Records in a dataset
◇ ◇ ◇ ◇

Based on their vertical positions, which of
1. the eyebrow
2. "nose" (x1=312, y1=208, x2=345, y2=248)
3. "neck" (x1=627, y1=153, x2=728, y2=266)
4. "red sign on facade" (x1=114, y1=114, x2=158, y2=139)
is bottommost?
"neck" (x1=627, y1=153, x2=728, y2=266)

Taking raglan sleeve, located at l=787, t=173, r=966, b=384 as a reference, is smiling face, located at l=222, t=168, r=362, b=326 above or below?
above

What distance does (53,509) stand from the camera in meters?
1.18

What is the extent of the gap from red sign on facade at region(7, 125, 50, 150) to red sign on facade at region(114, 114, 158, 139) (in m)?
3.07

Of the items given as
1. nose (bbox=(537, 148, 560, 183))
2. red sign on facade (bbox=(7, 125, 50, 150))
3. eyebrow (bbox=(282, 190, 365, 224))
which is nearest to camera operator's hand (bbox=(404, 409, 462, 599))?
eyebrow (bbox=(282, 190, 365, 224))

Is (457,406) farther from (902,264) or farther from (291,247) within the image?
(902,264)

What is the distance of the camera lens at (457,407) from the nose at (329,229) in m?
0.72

◇ ◇ ◇ ◇

Written instruction:
Write out every line above again with its answer. Scale each number in the answers, meaning the coordinates and the distances, by 2.15 and round it to the same number of decimals it had, with halves rounding up. Leave the numbers in the lines themselves unchanged.

Answer to the problem:
Based on their vertical positions, which of
1. the eyebrow
2. "nose" (x1=312, y1=208, x2=345, y2=248)
3. "neck" (x1=627, y1=153, x2=728, y2=266)
4. "red sign on facade" (x1=114, y1=114, x2=158, y2=139)
is bottommost?
"neck" (x1=1348, y1=329, x2=1565, y2=572)

Taking raglan sleeve, located at l=787, t=173, r=966, b=384 as a reference, is smiling face, located at l=222, t=168, r=362, b=326 above or below?
above

What distance does (53,509) stand from the camera in meters?
2.54

What is the extent of the gap from red sign on facade at region(7, 125, 50, 150) to red sign on facade at region(114, 114, 158, 139) (in m)?
6.60

Of the items given as
1. nose (bbox=(537, 148, 560, 183))
2. red sign on facade (bbox=(7, 125, 50, 150))
3. eyebrow (bbox=(282, 190, 365, 224))
which is nearest to camera operator's hand (bbox=(404, 409, 462, 599))?
eyebrow (bbox=(606, 409, 785, 482))

Is (457,406) farther from (902,264) or farther from (291,247) within the image?
(1939,568)

What is the distance of the camera lens at (457,407) from the nose at (329,229) in m?
1.55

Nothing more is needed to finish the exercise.